Turmeric Curcumin blend (root, ginger, pepper)

Fish oil (wild salmon)

CoQ10 (Chia)

B-12 ( Raw methylcobalamin)

D3

Vit C

Probiotics

Quercetin ( w/ bromelain)

Acetyl L- carnitine

Alpha Lipoic Acid

Melatonin (10-20mg suggested)

Gaba & theanine

Magnesium

A, E, K

Taurine & L-arginine – w/ low meat consumption

B-6

Chromium

And a few I am still researching…

Indole-3-carbinol (conflicting info about estrogenic and anti-estrogenic behavior)

BCAA supplements with low protein intake

Herbs- You will want to consider teas, verse capsules, verse tinctures based on what strength you are hoping for / what role these play in your care.

I am drinking green tea, clover and dandelion (This last one for detox, in moderation, some ppl suggest milk thistle instead).

Mushrooms- Be careful, some are not suggested for cancer tx.

Turkey tail, reishi, shiitake, maitake, cordyceps (I will be taking these).

Black seed oil

Oregano oil

Berberine

Sweet wormwood

Frankincense

Ginko and Ginseng

Mistletoe

Essaic tea and soursop have mixed reviews (possible toxicity) but worth researching

There are many more suggestions out there, but these seemed the most helpful and the safest to me.

Testing- I will add to this list after my trip to AZ

Complete genetic panel

Bloodwork: C-125 to be monitored during tx

Request MRI instead of CT scans for monitoring (reduced radiation)

ctDNA test (need tumor sample) for targeted tx

Heavy metal test ( detox & chelation)

Treatments /meds/ etc

Exercise and deep breathing, infrared sauna, hot Epsom baths, massage ( esp if lymph removal), acupuncture, etc

Hyperthermia, oxygen therapy, Vic C IV, Mistletoe- Subcutaneous, Immunotherapy ( & anti-angiogenesis) and targeted microdosing chemo

III collagen (has been reported both as helpful and harmful)

Glutamine inhibitors

DON- press pulse therapy

NAD+ Boosters

Ivermectin and fenbendazole (mixed reports) – something to give extra thought if you have had lyme, as there are studies making connections between these health issues and suggesting this treatment.

If doing chemo, esp for Ovarian, get cold therapy socks and gloves (reduces blood flow/ reduces neuropathy) and an ice/cold cap for your head (to reduce blood flow/ reduces hair loss).
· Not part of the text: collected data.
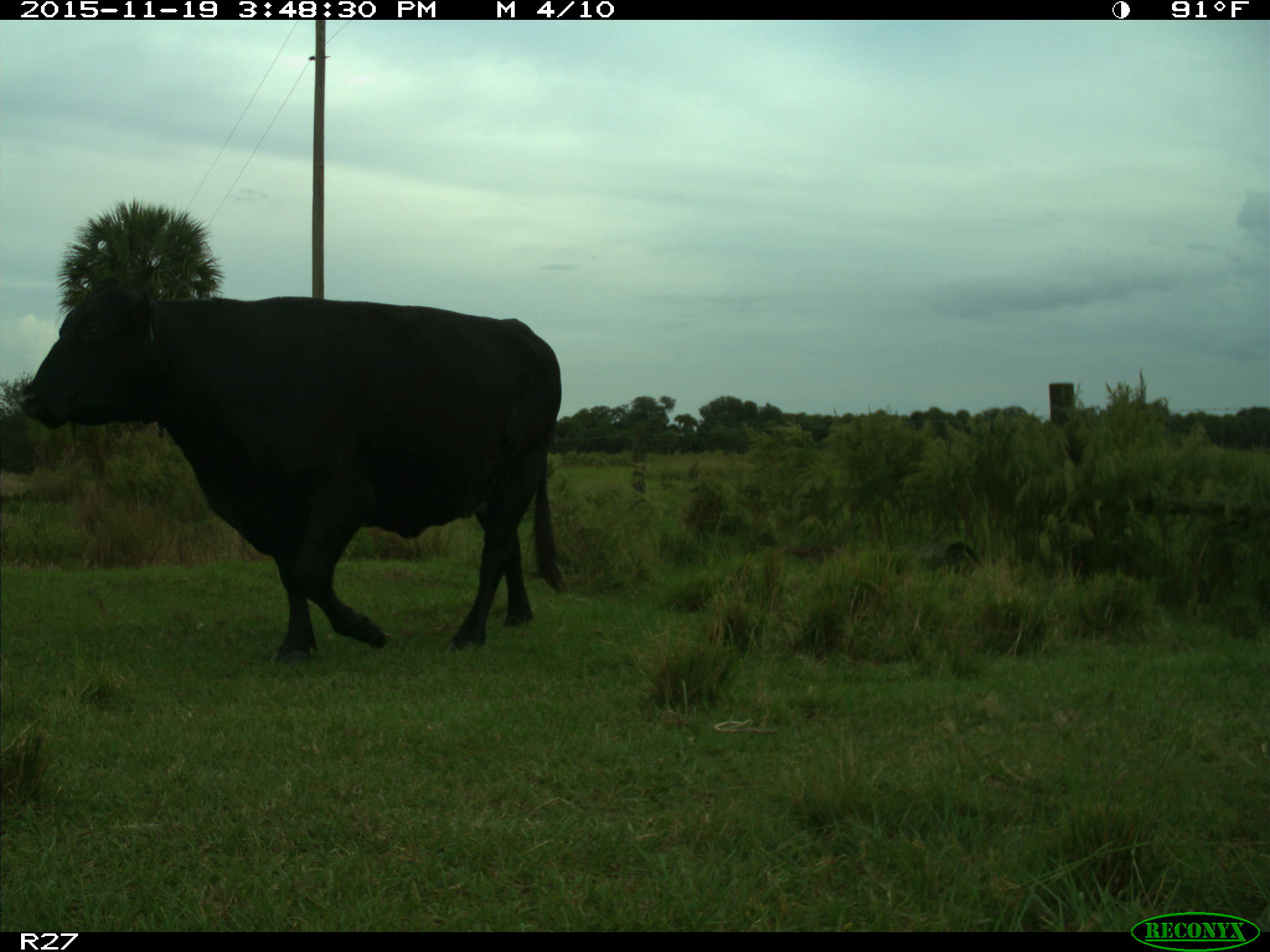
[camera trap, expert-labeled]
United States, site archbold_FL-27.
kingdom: Animalia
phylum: Chordata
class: Mammalia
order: Artiodactyla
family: Bovidae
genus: Bos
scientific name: Bos taurus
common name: domestic cow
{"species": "Bos taurus (domestic cow)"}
Some centers may have them, so ask. Spend more on good ones that will not need as much maintenance ( ie- longer freeze times on inserts, so less switching them out).
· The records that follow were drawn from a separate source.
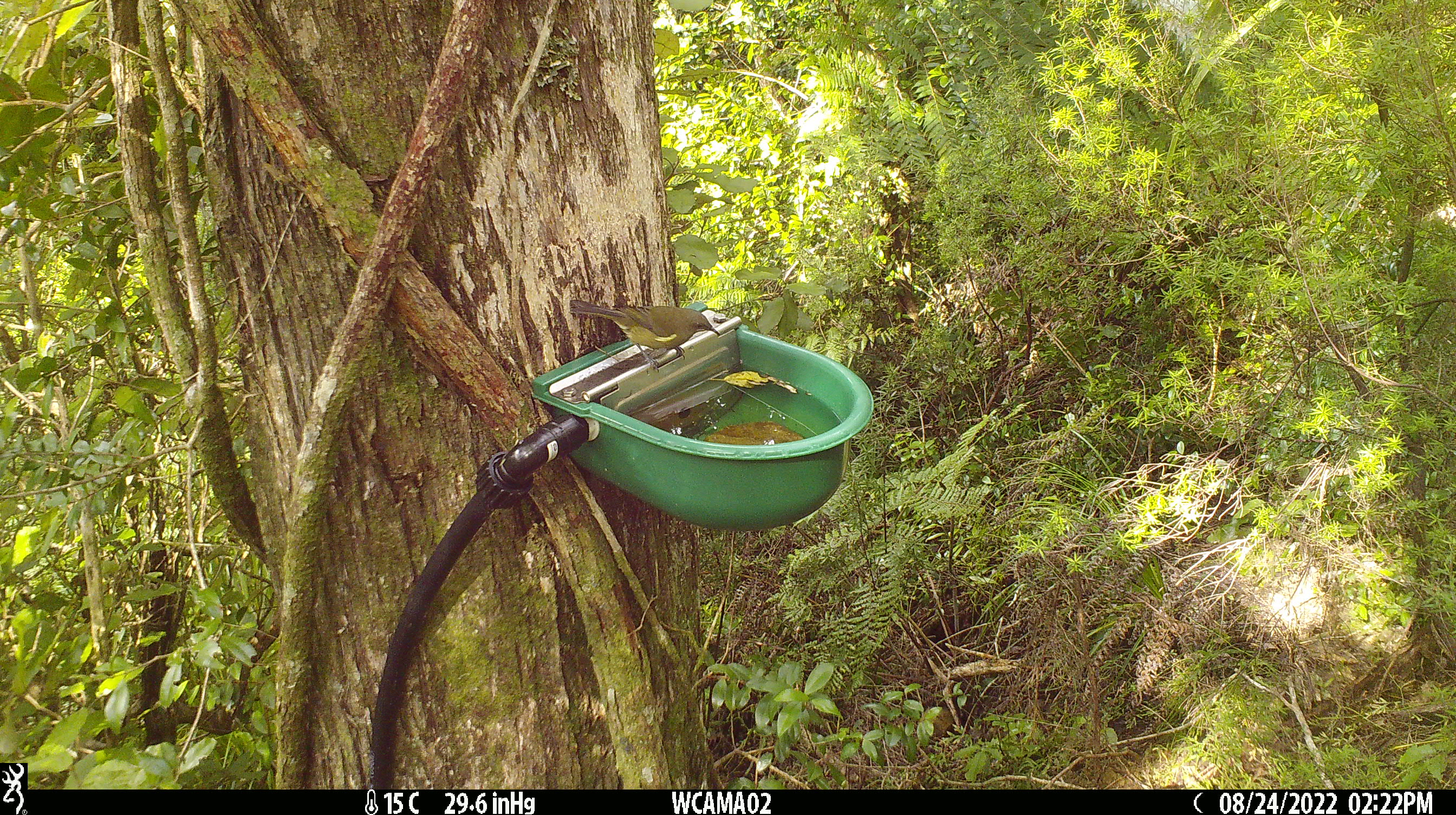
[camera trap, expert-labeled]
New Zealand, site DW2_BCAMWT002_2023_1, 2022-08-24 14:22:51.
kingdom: Animalia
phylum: Chordata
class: Aves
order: Passeriformes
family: Meliphagidae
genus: Anthornis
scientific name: Anthornis melanura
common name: new zealand bellbird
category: bellbird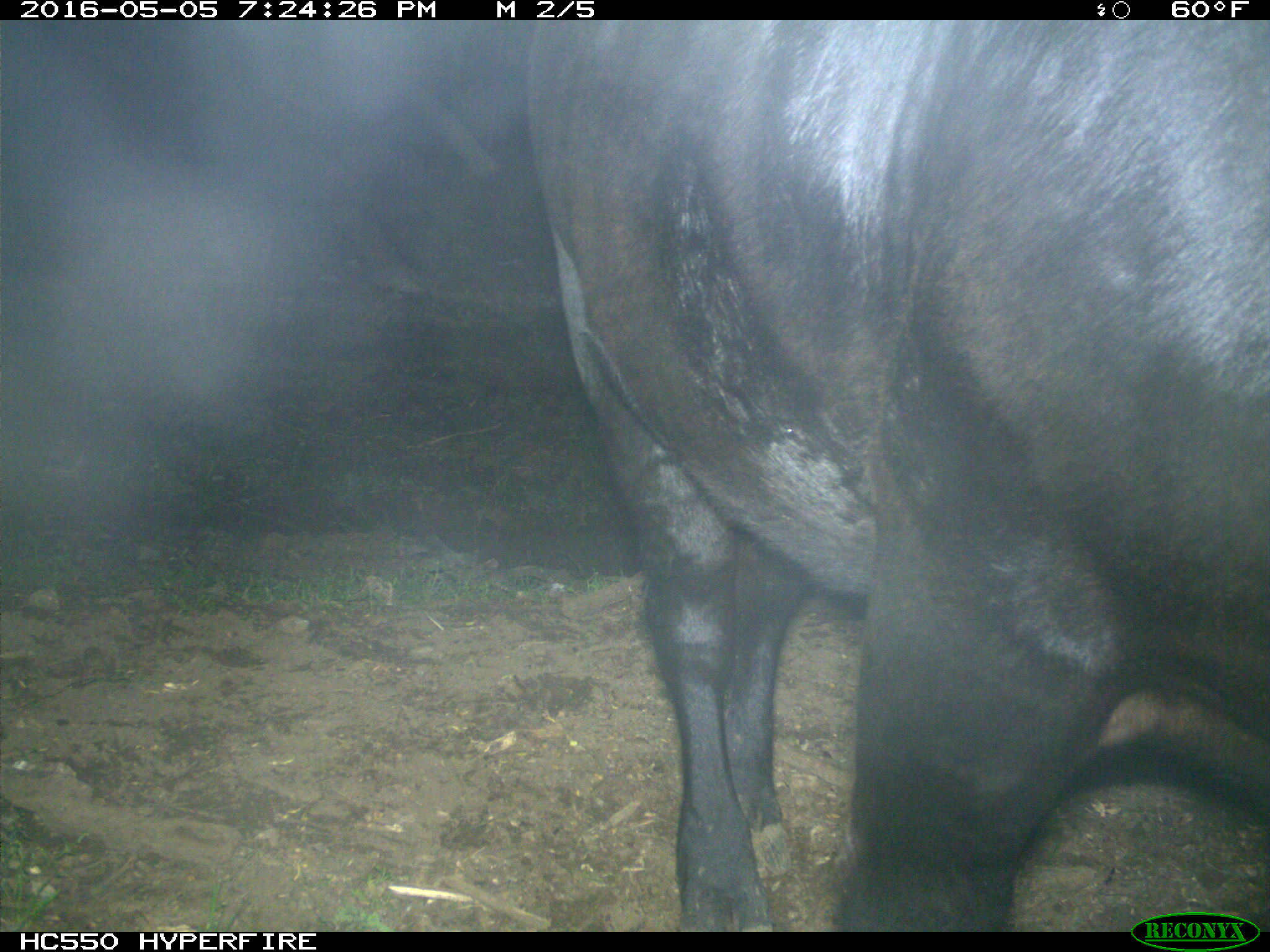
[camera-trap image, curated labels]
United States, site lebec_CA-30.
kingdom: Animalia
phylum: Chordata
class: Mammalia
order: Artiodactyla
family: Bovidae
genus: Bos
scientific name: Bos taurus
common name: domestic cow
Bos taurus (domestic cow).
Test your water & stay away from chemicals you don’t need to be exposed to (ie- avoid plastics, esp with hot foods, chemicals in self-care products, etc). If you use a water filter, remember that reverse osmosis removes minerals, so make sure you add them elsewhere. Stick with grass fed, free range and organic products when you can. I use my computer and phone a lot, but I try to at least not sleep near them or my router.

More information-

You can find lots of ppl with lots of ideas about cancer, and it can be a bit overwhelming. A good place to start is Thomas Seyfried (lots of YouTube videos) and Patrick Quillin (books).